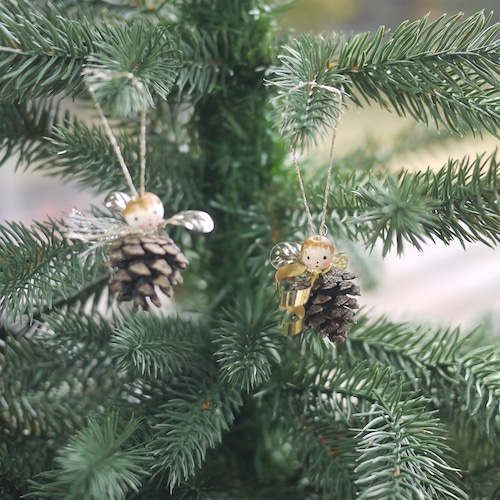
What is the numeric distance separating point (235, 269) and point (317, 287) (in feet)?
0.44

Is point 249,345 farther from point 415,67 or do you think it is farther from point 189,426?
point 415,67

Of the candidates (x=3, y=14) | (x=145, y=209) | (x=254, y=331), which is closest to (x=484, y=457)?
(x=254, y=331)

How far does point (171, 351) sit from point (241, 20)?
0.79 ft

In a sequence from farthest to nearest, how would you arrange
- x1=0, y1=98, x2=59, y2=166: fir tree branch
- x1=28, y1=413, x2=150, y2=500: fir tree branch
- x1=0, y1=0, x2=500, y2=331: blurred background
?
x1=0, y1=0, x2=500, y2=331: blurred background
x1=0, y1=98, x2=59, y2=166: fir tree branch
x1=28, y1=413, x2=150, y2=500: fir tree branch

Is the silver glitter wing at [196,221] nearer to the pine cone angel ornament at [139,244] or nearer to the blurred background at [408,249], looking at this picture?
the pine cone angel ornament at [139,244]

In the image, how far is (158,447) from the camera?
14.4 inches

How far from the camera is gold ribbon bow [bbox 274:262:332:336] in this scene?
13.7 inches

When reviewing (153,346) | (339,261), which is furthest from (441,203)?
(153,346)

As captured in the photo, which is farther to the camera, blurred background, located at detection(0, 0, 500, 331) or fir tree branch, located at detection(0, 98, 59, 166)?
blurred background, located at detection(0, 0, 500, 331)

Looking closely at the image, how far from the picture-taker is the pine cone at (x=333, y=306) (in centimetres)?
34

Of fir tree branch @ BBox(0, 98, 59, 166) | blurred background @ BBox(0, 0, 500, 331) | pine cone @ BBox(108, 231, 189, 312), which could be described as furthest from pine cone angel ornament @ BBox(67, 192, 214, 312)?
blurred background @ BBox(0, 0, 500, 331)

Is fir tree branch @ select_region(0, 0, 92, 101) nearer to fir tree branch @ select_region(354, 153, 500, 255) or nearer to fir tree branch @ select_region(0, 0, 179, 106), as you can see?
fir tree branch @ select_region(0, 0, 179, 106)

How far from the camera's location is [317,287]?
35 cm

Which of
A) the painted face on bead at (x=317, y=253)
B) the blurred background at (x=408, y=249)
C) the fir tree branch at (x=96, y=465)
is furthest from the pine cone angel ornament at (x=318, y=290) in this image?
the blurred background at (x=408, y=249)
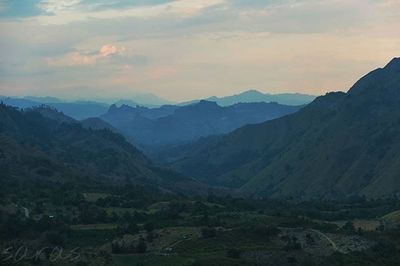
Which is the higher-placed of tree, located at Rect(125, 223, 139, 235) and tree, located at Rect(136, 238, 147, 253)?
tree, located at Rect(125, 223, 139, 235)

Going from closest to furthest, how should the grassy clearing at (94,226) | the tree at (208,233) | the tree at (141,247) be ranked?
the tree at (141,247)
the tree at (208,233)
the grassy clearing at (94,226)

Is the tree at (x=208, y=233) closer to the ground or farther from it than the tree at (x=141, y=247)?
farther from it

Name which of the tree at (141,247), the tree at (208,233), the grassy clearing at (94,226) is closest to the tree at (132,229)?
the grassy clearing at (94,226)

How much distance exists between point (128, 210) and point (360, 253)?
6140 cm

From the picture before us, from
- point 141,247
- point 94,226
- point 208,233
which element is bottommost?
point 94,226

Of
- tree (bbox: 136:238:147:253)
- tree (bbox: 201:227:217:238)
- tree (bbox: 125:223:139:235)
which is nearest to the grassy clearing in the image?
tree (bbox: 125:223:139:235)

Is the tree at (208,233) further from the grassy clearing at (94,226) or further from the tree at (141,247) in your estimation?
the grassy clearing at (94,226)

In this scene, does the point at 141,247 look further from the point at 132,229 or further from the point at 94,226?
the point at 94,226

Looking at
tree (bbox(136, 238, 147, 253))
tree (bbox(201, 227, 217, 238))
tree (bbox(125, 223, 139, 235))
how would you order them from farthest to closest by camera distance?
tree (bbox(125, 223, 139, 235)) < tree (bbox(201, 227, 217, 238)) < tree (bbox(136, 238, 147, 253))

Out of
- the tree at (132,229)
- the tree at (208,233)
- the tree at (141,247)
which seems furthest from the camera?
the tree at (132,229)

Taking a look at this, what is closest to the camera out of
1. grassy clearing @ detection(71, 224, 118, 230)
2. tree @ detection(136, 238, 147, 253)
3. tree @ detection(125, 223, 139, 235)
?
tree @ detection(136, 238, 147, 253)

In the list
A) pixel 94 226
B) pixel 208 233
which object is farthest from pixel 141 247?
pixel 94 226

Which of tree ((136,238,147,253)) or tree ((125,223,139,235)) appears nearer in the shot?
tree ((136,238,147,253))

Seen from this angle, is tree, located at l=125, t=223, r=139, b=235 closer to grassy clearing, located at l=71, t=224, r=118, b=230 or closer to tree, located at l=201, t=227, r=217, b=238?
grassy clearing, located at l=71, t=224, r=118, b=230
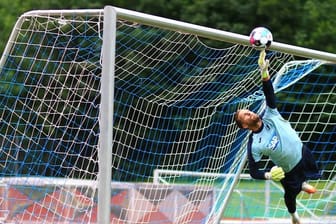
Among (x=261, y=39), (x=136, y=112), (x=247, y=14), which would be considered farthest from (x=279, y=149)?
(x=247, y=14)

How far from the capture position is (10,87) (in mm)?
8516

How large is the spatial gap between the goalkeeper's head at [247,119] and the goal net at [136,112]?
0.60 m

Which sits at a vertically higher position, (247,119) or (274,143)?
(247,119)

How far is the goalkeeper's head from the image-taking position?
25.1 feet

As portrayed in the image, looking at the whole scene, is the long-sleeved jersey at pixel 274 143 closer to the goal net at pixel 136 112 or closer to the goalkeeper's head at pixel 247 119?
the goalkeeper's head at pixel 247 119

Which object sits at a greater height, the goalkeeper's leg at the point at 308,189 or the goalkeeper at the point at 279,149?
the goalkeeper at the point at 279,149

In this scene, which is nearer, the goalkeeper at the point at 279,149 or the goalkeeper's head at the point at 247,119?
the goalkeeper's head at the point at 247,119

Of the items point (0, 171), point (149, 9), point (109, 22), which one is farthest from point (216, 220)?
point (149, 9)

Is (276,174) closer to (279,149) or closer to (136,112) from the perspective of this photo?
(279,149)

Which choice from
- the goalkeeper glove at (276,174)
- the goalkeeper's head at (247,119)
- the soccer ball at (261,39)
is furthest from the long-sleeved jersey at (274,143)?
the soccer ball at (261,39)

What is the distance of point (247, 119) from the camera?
25.2 feet

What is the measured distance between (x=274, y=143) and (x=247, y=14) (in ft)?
76.1

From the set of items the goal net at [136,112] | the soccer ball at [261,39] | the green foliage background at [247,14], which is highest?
the green foliage background at [247,14]

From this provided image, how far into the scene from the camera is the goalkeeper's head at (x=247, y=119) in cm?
766
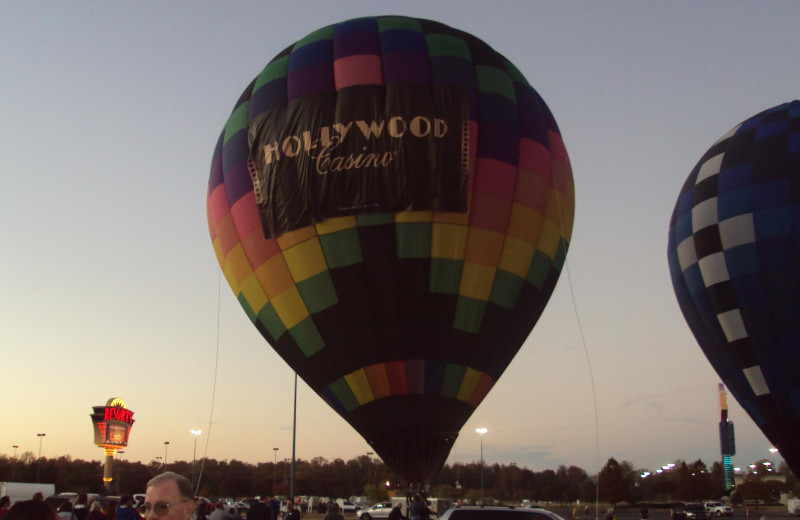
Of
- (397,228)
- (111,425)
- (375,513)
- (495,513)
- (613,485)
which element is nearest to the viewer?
(495,513)

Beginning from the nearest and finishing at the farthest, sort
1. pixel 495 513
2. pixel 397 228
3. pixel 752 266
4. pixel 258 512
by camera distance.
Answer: pixel 495 513 → pixel 258 512 → pixel 397 228 → pixel 752 266

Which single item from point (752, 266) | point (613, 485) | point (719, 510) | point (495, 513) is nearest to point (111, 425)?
point (719, 510)

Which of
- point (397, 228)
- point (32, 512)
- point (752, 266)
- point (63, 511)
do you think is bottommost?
point (63, 511)

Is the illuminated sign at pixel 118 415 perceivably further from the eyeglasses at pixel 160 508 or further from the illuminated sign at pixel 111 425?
the eyeglasses at pixel 160 508

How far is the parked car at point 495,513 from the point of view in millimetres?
9797

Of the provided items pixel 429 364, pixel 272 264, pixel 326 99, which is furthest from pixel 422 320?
pixel 326 99

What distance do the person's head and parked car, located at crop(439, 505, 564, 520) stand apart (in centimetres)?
763

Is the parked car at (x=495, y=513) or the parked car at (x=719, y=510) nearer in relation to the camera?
the parked car at (x=495, y=513)

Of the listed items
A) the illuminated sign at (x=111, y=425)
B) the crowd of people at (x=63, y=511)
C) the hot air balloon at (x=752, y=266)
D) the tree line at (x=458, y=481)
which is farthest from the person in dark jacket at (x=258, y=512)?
the tree line at (x=458, y=481)

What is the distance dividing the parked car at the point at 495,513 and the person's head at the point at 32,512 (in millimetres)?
7633

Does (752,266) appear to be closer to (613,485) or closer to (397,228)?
(397,228)

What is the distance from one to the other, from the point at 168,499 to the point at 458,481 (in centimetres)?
7388

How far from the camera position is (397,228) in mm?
14477

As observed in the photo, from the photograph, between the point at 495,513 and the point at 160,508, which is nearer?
the point at 160,508
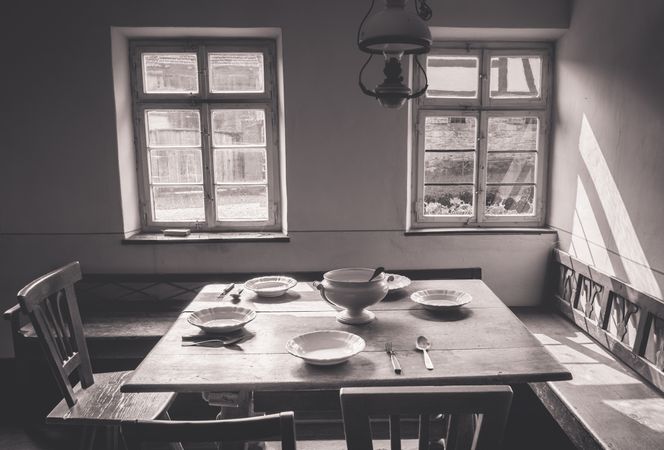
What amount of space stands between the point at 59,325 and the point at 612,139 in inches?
122

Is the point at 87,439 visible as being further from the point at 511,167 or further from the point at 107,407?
the point at 511,167

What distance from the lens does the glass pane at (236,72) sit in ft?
12.0

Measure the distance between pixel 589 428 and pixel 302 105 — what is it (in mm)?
2539

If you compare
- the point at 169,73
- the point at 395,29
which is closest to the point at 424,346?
the point at 395,29

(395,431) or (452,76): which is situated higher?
(452,76)

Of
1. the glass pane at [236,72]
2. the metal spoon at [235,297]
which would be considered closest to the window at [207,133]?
the glass pane at [236,72]

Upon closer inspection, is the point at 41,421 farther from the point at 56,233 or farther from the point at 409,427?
the point at 409,427

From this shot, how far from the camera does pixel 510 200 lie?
376 cm

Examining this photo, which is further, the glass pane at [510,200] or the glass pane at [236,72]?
the glass pane at [510,200]

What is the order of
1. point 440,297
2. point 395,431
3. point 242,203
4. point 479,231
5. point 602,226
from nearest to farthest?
1. point 395,431
2. point 440,297
3. point 602,226
4. point 479,231
5. point 242,203

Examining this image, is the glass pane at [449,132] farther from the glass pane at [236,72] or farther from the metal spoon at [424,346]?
the metal spoon at [424,346]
------------------------
# Your task
Copy everything from the line containing "Upon closer inspection, is" down to the end of the records, word for word.

# Response to this task
Upon closer inspection, is the point at 41,421 farther from the point at 56,233 or farther from the point at 409,427?
the point at 409,427

From this shot, how far from the camera does pixel 510 200 lie?
376 cm

Examining this photo, which is further, the glass pane at [510,200] or the glass pane at [236,72]?
the glass pane at [510,200]

What is the order of
1. point 440,297
2. point 395,431
3. point 242,203
4. point 479,231
5. point 602,226
from nearest to farthest?
1. point 395,431
2. point 440,297
3. point 602,226
4. point 479,231
5. point 242,203

Examining this image, is the glass pane at [449,132] farther from the glass pane at [236,72] or farther from the metal spoon at [424,346]?
the metal spoon at [424,346]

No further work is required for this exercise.